006 桑原の失敗(前編)
(桑原視点)
『データ』から依頼が来てから、桑原製作所は転機を迎えた。
データからの先払いの入金で、悩んでいた会社運営の資金繰りも解決した。
いつもトラブルを起こす工藤雫もデータの案件に取り掛かってからトラブルがない。
他の部署の仕事も多く受注して大忙しである。
データの案件は、依頼主が情報の漏洩を極端に嫌がる節があるので、工藤雫のみを専属として担当させた。
その他のスタッフは誰も関わらせなかった。
半年程経過して、全身の義肢の依頼だから終わってはいないと思っているが進捗が気になった。
工藤雫の専用工房の桑原製作所の第三工作所に入る。
骨組みの様な、人体模型に見えるデータに依頼された義肢が目に入る。
義肢を動かす部分のアクチュエータに目が止まった。
見た事がない大きさと形だ。
通常の物より遙かに小さく、複雑に見えた。
何が起きている?
桑原が部屋に入った事に気がついていない工藤がコンソール端末を操作して、操作すると義肢が人間のような動きを見せる。
驚いた!
奥で作業している工藤に話しかける。
「工藤、どうなっている? 見たこともないユニットや設計だが?」
「あ! 所長か! 勝手に入ったら駄目ですよ。所長でも何も話せないですよ。

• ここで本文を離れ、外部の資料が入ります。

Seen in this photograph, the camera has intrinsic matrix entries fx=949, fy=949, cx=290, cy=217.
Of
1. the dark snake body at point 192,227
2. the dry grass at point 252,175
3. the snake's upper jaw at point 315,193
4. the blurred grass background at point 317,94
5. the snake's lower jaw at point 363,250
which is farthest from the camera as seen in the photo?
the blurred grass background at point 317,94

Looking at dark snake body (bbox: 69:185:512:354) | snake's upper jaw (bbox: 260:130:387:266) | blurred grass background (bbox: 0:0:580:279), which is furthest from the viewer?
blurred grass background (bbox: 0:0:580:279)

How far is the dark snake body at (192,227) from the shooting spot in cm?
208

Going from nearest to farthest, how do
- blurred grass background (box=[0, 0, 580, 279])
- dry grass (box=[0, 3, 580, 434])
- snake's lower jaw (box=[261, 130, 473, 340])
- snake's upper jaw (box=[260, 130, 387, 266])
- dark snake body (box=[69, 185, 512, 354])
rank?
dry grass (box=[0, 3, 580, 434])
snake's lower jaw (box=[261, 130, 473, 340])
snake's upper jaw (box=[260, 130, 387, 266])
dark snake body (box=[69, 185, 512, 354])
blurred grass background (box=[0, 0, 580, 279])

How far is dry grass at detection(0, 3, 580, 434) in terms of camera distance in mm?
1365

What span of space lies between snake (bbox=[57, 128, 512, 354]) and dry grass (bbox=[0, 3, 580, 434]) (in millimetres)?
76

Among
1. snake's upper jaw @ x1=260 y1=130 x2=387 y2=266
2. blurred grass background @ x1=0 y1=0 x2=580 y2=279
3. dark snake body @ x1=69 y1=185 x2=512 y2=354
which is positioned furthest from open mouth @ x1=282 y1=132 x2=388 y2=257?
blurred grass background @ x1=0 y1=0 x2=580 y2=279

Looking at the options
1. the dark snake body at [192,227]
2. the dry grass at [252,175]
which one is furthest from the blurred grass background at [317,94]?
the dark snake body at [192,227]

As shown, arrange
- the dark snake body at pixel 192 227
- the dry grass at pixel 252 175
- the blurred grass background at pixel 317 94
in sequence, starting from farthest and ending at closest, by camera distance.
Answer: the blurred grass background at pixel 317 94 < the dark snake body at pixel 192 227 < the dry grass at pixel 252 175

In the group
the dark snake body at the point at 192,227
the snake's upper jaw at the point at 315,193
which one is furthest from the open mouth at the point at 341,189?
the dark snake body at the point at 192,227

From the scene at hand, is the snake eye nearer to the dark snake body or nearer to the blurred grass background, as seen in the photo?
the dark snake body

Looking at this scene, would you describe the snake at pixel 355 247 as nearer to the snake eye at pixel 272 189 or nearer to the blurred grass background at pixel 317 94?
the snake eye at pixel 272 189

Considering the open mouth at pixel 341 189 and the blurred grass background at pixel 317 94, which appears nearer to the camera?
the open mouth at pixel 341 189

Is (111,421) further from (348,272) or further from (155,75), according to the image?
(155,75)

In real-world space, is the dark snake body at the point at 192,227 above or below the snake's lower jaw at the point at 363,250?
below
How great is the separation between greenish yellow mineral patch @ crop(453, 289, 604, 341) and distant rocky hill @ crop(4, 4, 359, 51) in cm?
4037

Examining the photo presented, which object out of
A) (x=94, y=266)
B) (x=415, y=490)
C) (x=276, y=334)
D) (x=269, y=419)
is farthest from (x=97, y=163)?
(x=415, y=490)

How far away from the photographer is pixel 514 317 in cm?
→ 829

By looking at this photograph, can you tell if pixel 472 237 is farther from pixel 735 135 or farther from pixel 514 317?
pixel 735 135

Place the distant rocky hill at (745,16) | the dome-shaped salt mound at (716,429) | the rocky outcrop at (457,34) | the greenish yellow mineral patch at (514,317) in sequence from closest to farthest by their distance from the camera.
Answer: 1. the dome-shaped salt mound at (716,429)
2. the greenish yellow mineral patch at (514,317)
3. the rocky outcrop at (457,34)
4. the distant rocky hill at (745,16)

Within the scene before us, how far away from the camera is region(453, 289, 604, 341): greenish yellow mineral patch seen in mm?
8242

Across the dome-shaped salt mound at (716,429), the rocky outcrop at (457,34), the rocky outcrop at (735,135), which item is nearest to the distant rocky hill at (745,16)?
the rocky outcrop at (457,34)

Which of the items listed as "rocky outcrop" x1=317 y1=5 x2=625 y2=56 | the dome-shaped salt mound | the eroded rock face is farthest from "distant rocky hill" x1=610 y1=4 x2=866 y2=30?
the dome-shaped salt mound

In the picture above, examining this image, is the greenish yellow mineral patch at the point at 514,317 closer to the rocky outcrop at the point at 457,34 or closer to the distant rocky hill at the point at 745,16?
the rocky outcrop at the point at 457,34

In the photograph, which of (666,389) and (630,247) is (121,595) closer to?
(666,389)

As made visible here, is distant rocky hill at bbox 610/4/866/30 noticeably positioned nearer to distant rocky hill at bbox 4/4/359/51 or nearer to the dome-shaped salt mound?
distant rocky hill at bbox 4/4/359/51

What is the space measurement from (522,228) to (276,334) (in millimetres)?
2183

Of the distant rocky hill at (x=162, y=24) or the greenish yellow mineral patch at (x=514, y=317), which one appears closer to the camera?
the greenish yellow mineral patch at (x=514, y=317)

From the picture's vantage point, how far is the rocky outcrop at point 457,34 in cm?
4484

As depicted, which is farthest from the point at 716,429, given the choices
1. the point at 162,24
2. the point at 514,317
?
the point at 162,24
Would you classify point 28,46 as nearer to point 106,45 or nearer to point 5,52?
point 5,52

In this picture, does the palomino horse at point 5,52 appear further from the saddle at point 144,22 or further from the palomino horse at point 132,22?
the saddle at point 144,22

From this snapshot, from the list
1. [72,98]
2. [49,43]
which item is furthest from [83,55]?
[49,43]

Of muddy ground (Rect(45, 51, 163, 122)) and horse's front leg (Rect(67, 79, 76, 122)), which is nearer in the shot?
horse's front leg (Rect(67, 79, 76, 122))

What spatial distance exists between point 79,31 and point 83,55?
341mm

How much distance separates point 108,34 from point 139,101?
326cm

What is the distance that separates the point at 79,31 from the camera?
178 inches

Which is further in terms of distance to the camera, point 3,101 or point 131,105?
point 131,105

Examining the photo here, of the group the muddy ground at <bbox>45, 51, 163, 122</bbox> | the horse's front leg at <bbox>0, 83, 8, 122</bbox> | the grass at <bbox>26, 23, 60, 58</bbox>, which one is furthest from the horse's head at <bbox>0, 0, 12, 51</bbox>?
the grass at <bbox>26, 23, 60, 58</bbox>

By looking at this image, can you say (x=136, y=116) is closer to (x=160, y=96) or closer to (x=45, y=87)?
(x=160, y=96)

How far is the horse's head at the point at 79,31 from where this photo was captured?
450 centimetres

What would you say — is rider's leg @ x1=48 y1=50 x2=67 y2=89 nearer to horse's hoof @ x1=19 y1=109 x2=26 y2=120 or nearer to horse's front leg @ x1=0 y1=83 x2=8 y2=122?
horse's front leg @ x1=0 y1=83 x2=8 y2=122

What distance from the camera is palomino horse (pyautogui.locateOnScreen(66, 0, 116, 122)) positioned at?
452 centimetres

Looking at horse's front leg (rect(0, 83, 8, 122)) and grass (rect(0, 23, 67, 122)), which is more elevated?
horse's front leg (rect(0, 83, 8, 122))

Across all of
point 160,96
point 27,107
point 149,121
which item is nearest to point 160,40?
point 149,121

顧客情報の漏洩ですよ」
「いや、そう言うレベルじゃないだろう?」
何を言ってもデータに対する顧客情報の漏洩にあたるので教えてもらえなかった。
仕方がないので事務所へ戻り、工藤に内緒でデータからの依頼案件と入金などを調べる。
データからの入金が当初の数倍になっていて、桑原義肢製作所から多くの外注依頼が出されて納品されていた。

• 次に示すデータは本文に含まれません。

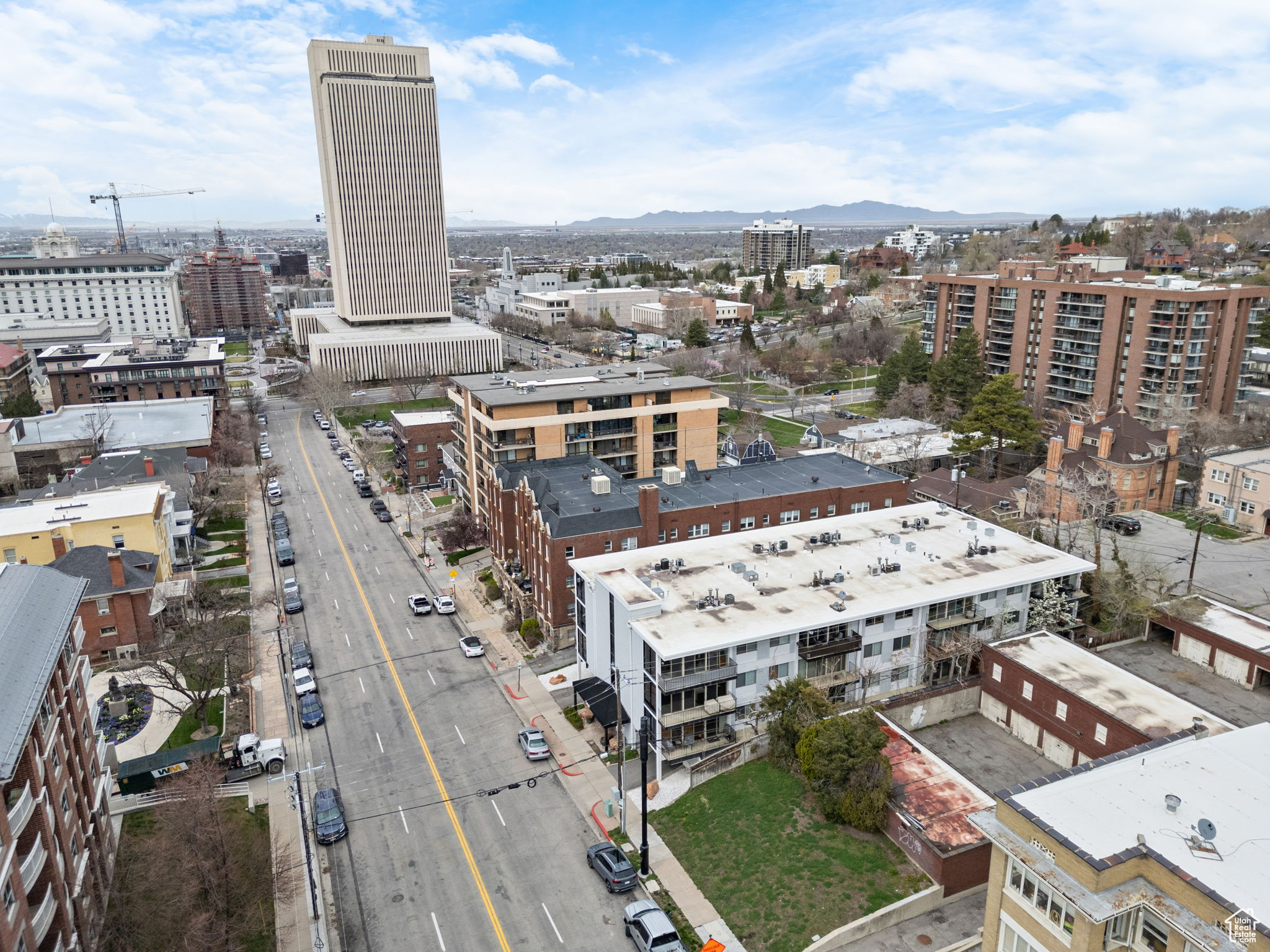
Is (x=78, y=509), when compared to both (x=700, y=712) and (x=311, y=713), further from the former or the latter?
(x=700, y=712)

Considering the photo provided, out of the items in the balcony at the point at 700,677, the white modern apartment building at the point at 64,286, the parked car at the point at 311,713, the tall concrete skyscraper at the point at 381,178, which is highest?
the tall concrete skyscraper at the point at 381,178

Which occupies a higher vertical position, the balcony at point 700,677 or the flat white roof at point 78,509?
the flat white roof at point 78,509

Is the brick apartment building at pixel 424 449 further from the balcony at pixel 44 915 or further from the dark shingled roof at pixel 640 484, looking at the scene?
the balcony at pixel 44 915

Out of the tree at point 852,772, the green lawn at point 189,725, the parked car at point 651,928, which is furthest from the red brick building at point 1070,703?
the green lawn at point 189,725

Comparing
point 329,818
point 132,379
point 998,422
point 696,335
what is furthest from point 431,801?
point 696,335

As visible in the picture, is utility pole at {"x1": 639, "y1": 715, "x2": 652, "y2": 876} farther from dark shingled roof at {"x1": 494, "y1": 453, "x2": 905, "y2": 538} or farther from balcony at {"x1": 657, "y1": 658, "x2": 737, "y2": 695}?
dark shingled roof at {"x1": 494, "y1": 453, "x2": 905, "y2": 538}

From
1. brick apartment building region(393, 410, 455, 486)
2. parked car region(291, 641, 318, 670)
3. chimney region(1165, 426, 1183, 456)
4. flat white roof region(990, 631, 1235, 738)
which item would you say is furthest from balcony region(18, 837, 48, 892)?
chimney region(1165, 426, 1183, 456)
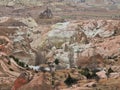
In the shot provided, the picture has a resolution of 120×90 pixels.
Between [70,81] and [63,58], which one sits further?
[63,58]

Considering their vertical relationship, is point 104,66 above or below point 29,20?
above

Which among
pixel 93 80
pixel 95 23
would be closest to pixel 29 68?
pixel 93 80

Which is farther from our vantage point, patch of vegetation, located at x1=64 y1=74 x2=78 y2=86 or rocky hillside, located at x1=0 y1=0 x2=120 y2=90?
patch of vegetation, located at x1=64 y1=74 x2=78 y2=86

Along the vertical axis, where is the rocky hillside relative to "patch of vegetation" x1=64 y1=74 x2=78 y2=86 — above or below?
below

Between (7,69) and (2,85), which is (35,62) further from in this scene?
(2,85)

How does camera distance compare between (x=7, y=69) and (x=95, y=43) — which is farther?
(x=95, y=43)

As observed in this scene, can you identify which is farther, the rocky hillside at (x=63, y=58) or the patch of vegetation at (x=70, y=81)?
the patch of vegetation at (x=70, y=81)

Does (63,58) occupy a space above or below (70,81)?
below

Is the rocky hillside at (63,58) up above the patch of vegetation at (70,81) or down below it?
below

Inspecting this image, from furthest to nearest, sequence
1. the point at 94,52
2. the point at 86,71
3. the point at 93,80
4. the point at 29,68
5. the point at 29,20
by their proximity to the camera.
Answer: the point at 29,20 → the point at 94,52 → the point at 29,68 → the point at 86,71 → the point at 93,80

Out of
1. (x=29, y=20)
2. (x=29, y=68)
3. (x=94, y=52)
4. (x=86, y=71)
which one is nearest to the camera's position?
(x=86, y=71)
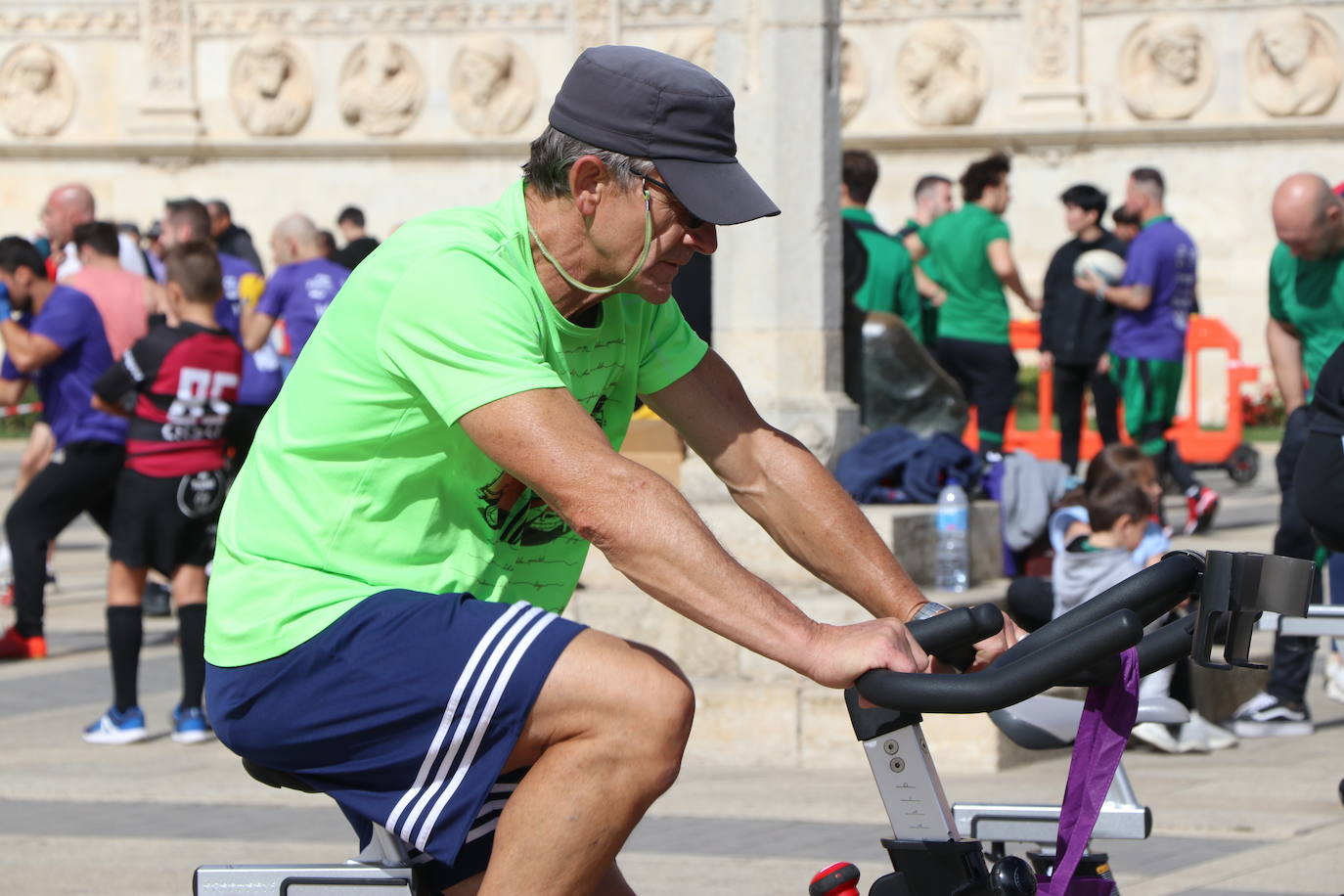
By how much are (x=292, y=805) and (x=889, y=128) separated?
17.6m

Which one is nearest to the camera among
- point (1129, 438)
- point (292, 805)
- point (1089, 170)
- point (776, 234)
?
point (292, 805)

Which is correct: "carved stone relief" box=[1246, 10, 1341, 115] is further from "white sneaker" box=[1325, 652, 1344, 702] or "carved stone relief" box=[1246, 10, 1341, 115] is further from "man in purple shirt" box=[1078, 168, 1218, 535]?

「ほう、あの義肢を動かすユニットは全て外注のオーダーメードだったのか」
出入金を調べて少し驚く。
桑原義肢製作所に義肢作製で入金されている金額よりも外注に出していた作動ユニットの価格が上回ていた。
いったいデータが求めている義肢は、何に使うものなんだ?
まるで、脳しか無い人間が使う様な開発だった。
工藤は夜二十時付近まで作業をしているのを知っているので、工藤が退社後に第三工作所を調べようと考えた。
夜一時に第三工作所へ入り、データの義肢の技術資料を調べた。
義肢の外見に関する技術は、桑原義肢製作所の技術の全てを利用して予算度外視で製作されている迄はわかったが、データからの資料を元に外注にオーダーメードで出している義肢を動かす技術が、あまりに凄い技術の為に驚いたしまった。
「データとは、何者だ? 動かす技術の資料だけで大儲けできるぞ!」
桑原は、ポケットから取り出した情報保存端末に第三工作室から外注に出した多くの技術をコピーしていく。
工藤にバレないように、利用ログを管理者権限で削除して証拠も隠滅して第三工作所から抜け出した。
義肢の外見の技術で多くの特許を取っていた桑原にとって、データから得た義肢を稼働させる技術は宝の山であった。